La mobilità sostenibile non esiste, o meglio, questa mobilità non è sostenibile.

Non ci prendiamo in giro… mobilità sostenibile” è solo un’affascinante espressione con cui si ottiene facile consenso. In realtà, oltre ai proclami c’è davvero poco, ormai nemmeno più l’indignazione per la morte di un ciclista o un pedone, a meno che si tratti di un personaggio noto.
Come è possibile chiamare “sostenibile” una mobilità che esige un prezzo di oltre 500 vite ogni anno?

Sicurezza stradale, un diritto solo sulla carta

La questione della sicurezza stradale, che periodicamente viene a galla nel nostro Paese, ha tristemente come protagonisti assoluti gli utenti più deboli: pedoni e ciclisti. Ma la sicurezza stradale non sarebbe (e non lo è) una questione “da ciclisti” o “da pedoni”, bensì di tutti i cittadini che dovrebbero sentirsi tutelati indipendentemente dal mezzo usato.

I dati del Ministero dei Trasporti sono impietosi: i ciclisti morti nel 2023 sono stati 197, e tra questi una dozzina sono casi di pirateria stradale. Sempre negli scorsi dodici mesi sono stati uccisi 434 pedoni, un dato questo agghiacciante…
Questo significa che le strisce pedonali non sono un luogo sicuro, nonostante tutte le accortezze messe in campo da comuni e province: dossi, sistemi di illuminazione, segnaletiche speciali… di fatto tutte misure risultate inutili, o quantomeno non incisive.

__Esercizio scritto__: Indica quanti ciclisti sono morti nel 2023 secondo i dati del Ministero dei Trasporti citati nell'estratto. Basati soltanto sull'estratto per rispondere.

__Estratti di dati__:
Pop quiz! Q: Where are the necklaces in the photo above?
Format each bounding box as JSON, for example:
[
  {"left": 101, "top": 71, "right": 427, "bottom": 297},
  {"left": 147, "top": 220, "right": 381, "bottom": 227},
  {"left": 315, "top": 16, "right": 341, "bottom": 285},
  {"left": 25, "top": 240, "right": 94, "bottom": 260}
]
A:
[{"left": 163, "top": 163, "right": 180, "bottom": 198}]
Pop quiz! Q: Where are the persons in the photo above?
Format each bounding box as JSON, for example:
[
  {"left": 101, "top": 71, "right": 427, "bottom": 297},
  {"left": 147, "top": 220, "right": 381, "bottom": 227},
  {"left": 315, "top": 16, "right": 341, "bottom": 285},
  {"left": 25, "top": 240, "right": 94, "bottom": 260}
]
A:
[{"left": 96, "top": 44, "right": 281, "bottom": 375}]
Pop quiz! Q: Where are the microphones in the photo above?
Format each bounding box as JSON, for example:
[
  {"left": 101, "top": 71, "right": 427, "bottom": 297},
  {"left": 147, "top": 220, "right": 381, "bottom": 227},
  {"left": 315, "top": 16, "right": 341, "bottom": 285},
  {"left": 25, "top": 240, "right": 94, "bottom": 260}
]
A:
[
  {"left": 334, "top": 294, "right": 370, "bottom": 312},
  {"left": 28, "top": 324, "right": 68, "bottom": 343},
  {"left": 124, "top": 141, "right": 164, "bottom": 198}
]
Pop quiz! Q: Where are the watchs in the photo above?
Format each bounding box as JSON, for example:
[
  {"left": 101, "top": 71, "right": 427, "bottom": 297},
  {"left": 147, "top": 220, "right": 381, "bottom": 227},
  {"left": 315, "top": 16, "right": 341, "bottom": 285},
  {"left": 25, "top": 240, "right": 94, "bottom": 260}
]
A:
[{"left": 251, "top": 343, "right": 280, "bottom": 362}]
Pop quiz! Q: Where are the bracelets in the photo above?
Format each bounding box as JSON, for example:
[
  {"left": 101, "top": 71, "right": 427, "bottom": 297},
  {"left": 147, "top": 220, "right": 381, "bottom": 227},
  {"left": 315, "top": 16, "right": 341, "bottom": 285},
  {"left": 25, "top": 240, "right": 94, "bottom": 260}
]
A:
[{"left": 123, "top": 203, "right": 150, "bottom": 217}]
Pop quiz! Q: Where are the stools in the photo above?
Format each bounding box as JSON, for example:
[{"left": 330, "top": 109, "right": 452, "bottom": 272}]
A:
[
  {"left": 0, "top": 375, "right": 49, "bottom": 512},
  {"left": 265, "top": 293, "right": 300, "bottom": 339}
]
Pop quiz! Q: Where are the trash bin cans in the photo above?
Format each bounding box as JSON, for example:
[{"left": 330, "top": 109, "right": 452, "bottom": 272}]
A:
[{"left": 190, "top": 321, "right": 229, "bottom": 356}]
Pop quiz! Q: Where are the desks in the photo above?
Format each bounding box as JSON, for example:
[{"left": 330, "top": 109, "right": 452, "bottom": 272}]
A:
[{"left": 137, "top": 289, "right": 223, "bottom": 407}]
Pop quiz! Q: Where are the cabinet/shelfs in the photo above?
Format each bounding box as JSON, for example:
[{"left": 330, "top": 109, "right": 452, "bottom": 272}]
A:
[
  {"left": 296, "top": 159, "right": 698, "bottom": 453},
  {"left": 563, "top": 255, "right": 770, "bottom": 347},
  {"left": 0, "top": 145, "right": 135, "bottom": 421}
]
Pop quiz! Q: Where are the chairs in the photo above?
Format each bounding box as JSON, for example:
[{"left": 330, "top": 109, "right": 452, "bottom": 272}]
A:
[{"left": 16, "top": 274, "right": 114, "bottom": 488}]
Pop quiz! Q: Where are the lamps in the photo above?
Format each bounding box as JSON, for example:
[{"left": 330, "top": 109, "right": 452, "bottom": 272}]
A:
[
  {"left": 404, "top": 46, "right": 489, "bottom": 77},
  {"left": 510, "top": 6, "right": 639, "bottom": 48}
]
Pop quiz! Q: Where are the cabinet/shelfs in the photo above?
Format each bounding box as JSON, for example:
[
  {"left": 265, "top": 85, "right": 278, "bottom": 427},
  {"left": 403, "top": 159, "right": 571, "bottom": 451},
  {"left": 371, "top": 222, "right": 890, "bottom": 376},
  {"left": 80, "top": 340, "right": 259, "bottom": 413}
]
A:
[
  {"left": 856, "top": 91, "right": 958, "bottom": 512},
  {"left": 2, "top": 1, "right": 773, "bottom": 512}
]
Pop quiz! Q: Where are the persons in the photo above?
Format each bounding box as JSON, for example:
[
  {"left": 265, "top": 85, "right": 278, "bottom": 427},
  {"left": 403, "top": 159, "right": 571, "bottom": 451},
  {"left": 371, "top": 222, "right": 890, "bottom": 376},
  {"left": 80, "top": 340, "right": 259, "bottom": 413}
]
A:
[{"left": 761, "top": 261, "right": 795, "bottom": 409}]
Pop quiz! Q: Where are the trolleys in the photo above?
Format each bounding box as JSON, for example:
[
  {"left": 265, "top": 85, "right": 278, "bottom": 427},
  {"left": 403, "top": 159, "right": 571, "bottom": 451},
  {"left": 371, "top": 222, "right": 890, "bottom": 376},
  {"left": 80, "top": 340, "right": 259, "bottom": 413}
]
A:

__La risposta__: Nel 2023 sono morti 197 ciclisti.